In the entries below, the lines from the one with "genus: Didelphis" through the one with "order: Passeriformes" are to be copied exactly; both ends count.

*** Opening of Listed entries ***

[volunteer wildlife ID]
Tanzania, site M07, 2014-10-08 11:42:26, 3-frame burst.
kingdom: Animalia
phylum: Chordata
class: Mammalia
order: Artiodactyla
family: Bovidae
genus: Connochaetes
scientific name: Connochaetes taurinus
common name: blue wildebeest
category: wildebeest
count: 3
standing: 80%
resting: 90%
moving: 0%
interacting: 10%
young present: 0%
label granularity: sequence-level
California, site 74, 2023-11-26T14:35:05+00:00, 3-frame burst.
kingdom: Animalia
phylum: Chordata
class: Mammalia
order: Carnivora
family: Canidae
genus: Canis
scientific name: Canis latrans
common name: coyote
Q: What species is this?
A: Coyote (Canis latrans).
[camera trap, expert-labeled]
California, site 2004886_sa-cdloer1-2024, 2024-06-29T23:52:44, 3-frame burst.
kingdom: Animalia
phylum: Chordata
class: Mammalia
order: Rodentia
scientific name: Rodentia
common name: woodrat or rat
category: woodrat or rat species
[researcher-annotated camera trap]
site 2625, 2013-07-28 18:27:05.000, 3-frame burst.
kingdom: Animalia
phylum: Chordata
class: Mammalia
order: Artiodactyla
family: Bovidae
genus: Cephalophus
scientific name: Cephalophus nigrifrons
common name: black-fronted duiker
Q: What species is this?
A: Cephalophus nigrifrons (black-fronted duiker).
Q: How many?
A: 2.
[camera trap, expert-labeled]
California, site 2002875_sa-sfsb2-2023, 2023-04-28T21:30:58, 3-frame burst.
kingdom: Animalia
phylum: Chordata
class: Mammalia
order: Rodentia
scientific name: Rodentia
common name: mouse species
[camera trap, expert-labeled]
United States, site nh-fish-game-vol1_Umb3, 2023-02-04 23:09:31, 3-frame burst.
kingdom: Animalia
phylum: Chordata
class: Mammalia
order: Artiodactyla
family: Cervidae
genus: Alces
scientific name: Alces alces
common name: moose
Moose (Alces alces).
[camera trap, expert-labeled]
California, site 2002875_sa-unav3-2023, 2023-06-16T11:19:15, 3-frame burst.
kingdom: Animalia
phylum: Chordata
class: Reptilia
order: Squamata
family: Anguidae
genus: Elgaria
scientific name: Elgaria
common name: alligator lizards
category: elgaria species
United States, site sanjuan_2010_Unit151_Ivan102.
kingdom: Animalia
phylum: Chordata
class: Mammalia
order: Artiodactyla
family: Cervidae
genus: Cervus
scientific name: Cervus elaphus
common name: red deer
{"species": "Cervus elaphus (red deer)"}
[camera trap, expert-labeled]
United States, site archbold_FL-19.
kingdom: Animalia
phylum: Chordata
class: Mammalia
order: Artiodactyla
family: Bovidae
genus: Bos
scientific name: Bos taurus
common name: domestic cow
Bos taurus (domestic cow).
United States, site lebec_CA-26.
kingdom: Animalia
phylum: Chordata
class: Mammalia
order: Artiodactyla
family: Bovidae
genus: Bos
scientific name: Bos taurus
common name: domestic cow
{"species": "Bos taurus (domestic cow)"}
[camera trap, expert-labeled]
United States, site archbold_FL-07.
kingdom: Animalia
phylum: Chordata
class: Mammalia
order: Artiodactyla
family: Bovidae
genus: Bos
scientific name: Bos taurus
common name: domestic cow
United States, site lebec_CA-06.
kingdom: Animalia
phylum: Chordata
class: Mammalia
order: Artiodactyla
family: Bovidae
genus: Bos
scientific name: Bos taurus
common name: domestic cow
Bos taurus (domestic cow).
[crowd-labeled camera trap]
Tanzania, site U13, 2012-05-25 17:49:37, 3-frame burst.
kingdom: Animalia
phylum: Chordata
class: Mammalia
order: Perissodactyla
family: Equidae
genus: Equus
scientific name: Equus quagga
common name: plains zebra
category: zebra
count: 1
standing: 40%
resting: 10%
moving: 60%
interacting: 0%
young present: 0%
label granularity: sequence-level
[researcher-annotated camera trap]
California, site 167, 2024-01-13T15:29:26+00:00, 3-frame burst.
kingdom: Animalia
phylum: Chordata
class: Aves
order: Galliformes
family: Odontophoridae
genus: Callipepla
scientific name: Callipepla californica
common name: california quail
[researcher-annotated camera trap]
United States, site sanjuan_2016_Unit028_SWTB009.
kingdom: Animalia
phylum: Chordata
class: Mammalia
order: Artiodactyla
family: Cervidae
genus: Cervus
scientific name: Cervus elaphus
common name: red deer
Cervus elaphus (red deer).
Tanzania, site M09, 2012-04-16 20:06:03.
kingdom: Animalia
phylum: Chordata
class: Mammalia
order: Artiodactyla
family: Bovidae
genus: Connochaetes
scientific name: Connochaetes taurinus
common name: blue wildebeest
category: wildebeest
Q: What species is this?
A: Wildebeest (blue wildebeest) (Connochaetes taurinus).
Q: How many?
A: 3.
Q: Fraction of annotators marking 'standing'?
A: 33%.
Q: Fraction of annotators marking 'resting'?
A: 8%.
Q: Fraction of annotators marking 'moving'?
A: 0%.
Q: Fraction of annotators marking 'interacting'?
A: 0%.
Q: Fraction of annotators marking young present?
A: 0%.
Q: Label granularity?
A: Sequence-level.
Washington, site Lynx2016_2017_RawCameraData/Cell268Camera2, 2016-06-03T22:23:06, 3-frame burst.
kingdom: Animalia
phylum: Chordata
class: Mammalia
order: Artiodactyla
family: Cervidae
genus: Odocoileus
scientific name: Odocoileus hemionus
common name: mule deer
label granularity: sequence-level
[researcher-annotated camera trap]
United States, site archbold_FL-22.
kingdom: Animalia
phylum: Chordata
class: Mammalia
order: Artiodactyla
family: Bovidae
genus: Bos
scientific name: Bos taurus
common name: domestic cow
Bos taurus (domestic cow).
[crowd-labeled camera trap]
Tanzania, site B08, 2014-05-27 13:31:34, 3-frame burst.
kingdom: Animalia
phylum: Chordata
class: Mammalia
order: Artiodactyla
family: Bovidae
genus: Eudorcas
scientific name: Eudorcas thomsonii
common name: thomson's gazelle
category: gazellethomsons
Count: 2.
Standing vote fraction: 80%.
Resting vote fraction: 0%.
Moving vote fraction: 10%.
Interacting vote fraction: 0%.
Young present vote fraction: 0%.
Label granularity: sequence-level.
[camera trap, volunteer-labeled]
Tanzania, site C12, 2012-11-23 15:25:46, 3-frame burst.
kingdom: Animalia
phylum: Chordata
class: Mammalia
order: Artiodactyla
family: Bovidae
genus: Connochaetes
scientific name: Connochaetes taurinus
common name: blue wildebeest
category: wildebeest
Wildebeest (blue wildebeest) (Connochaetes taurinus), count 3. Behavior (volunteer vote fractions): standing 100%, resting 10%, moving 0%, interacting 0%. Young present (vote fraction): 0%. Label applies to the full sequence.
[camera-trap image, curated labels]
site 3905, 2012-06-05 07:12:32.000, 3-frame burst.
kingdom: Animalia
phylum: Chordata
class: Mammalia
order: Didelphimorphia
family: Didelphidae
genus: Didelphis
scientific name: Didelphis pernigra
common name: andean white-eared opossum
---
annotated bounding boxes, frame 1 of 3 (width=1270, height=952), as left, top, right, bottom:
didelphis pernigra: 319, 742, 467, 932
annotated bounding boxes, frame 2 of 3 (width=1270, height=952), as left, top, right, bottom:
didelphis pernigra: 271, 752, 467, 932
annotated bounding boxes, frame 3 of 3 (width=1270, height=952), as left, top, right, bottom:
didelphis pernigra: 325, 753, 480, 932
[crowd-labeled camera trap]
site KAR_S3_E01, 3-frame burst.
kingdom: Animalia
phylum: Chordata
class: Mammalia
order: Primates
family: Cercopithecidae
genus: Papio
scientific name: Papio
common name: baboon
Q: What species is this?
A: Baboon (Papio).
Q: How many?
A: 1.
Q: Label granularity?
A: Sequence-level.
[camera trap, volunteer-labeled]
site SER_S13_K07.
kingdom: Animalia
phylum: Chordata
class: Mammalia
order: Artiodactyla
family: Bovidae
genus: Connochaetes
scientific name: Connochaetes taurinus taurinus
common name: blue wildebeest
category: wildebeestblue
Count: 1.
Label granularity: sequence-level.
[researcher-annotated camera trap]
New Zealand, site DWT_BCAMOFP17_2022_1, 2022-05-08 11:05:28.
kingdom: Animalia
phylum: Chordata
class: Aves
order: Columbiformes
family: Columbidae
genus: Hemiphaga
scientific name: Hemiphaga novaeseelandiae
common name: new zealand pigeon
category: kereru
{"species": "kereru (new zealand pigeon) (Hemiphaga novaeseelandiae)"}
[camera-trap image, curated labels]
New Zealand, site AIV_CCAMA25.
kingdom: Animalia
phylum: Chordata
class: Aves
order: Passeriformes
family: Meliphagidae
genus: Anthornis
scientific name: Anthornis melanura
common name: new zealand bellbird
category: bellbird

*** Close of Listed entries ***

* **Exercise output**
genus: Didelphis
scientific name: Didelphis pernigra
common name: andean white-eared opossum
---
annotated bounding boxes, frame 1 of 3 (width=1270, height=952), as left, top, right, bottom:
didelphis pernigra: 319, 742, 467, 932
annotated bounding boxes, frame 2 of 3 (width=1270, height=952), as left, top, right, bottom:
didelphis pernigra: 271, 752, 467, 932
annotated bounding boxes, frame 3 of 3 (width=1270, height=952), as left, top, right, bottom:
didelphis pernigra: 325, 753, 480, 932
[crowd-labeled camera trap]
site KAR_S3_E01, 3-frame burst.
kingdom: Animalia
phylum: Chordata
class: Mammalia
order: Primates
family: Cercopithecidae
genus: Papio
scientific name: Papio
common name: baboon
Q: What species is this?
A: Baboon (Papio).
Q: How many?
A: 1.
Q: Label granularity?
A: Sequence-level.
[camera trap, volunteer-labeled]
site SER_S13_K07.
kingdom: Animalia
phylum: Chordata
class: Mammalia
order: Artiodactyla
family: Bovidae
genus: Connochaetes
scientific name: Connochaetes taurinus taurinus
common name: blue wildebeest
category: wildebeestblue
Count: 1.
Label granularity: sequence-level.
[researcher-annotated camera trap]
New Zealand, site DWT_BCAMOFP17_2022_1, 2022-05-08 11:05:28.
kingdom: Animalia
phylum: Chordata
class: Aves
order: Columbiformes
family: Columbidae
genus: Hemiphaga
scientific name: Hemiphaga novaeseelandiae
common name: new zealand pigeon
category: kereru
{"species": "kereru (new zealand pigeon) (Hemiphaga novaeseelandiae)"}
[camera-trap image, curated labels]
New Zealand, site AIV_CCAMA25.
kingdom: Animalia
phylum: Chordata
class: Aves
order: Passeriformes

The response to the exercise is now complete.